The Matrix is hiring...
The Matrix is hiring... 20th Century Fox

While there was lots of talk about the 1,000 or so jobs that Trump saved with a bunch of promised tax breaks—an approach to job protectionism that if it expands or becomes a national policy (jobs for tax breaks) could have very bad consequences for the larger economy, as Bernie Sanders pointed out—Obama, with no assistance from Republican lawmakers, returned unemployment to the level it was a year before the crash in 2008. His economy added 178,000 jobs in November and continues to break the record for consecutive months, currently 80, of job growth.

Now, it is true that full employment is something of a prison for American workers because it is not liberated by other social democratic features (such as meaningful wealth distributive mechanisms and checks on financial speculation) and favors the private forms of capital (rather than public) because it makes an expensive society durable for a large part of the population. And the reason why things must be expensive in an economy that can, if given the chance to produce and consume through public means, be cheap is to soak up surpluses and make capital scarce. If capital is not scarce, then its value falls, and this devaluation, which is prevented not by economic but political means, is what the owners of large amounts of capital, called rentiers, fear the most. It would euthanize them.

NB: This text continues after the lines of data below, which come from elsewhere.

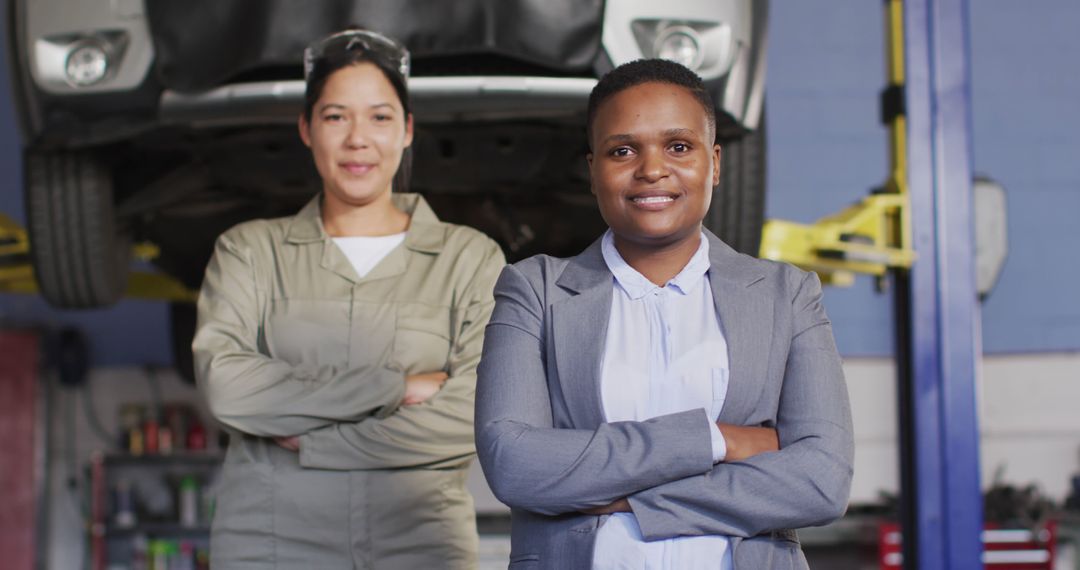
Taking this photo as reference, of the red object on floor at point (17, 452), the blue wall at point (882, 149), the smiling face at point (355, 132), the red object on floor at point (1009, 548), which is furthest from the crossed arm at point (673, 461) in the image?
the red object on floor at point (17, 452)

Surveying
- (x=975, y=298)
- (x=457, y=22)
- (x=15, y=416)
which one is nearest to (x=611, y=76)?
(x=457, y=22)

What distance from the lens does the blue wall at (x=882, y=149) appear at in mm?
5715

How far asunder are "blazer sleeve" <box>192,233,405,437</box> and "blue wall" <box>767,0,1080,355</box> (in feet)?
14.6

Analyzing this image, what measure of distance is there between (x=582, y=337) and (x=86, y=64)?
1779 mm

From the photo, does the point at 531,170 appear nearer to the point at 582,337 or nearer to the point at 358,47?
the point at 358,47

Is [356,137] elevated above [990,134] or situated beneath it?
situated beneath

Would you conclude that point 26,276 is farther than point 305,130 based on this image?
Yes

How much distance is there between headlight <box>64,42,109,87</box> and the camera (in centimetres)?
256

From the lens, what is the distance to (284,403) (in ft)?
5.05

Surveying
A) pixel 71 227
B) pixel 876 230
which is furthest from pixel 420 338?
pixel 876 230

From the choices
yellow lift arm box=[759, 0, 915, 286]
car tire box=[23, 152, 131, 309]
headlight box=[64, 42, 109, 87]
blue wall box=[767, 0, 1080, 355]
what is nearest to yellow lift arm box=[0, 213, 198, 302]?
car tire box=[23, 152, 131, 309]

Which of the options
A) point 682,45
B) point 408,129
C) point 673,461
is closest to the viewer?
point 673,461

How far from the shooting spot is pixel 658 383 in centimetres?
120

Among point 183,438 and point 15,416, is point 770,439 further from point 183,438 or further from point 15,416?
point 15,416
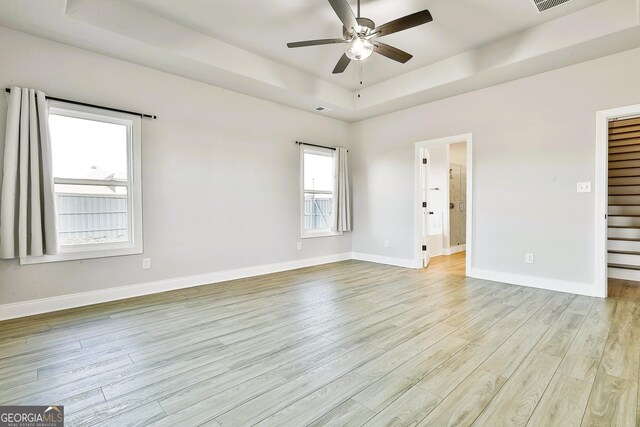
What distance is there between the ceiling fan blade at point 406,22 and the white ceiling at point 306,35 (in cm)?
52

The result of all this, as the American post-Keynesian economist Hyman Minsky pointed out in the last chapter of a book recommended by last week's Person of Interest, Alan Harvey, the local heterodox economist and executive director of the Institute for Dynamic Economic Analysis (IDEA), is a socialism for the rich. But it must also be said that it's better to have full employment alone than high unemployment with a fully deregulated financial sector and low taxes for the rich, a situation which, with Trump in power, will happen within a few years. (The important thing to watch is not government debt but private debts, which will explode again under Trump and create a temporary asset boom in the equity markets—this is already happening, it's called Trumphoria.) This situation, which will not have existed since the "red '30s," as those on the left like to call it, or the Great Depression, as the mainstream names it, will be terribly unstable and managed by a politician who is not known for a steady hand but for "shaking things up."

But here is the really bad news: you do not want to go into a socialism for all in a state of economic panic. You want to win democratic socialism during a period of stability and relative prosperity. This is the mistake that many on the radical left make every time. They are waiting for the working classes to snap out of their dream-life in the Matrix ("You know, I know this steak doesn't exist...") and face the desert of the real. But this is precisely the opposite of what made the sequence of anti-neoliberal globalization protests that began with the WTO conference in Seattle so important. They erupted at a time when the US economy was booming. They were a positive or affirmative revolt. A revolt not out of the shock or fear of an empty stomach, but born of moral conviction.

But what are the activists and politicians who told voters that Trump was the same as Clinton (Sawant and others) doing now? Waiting for the rural and suburban voters to hurt so much under Trump that they wake up in Zion and revolt against the machines of their oppression (thus voting for Stein was a kind of political short selling). A negative revolt has always led to weak and damaged forms of democratic socialism that history has shown to fail again and again. (RIP, Castro.)

A socialism expanded from a stable political order and economy—this would be have been something new in the world.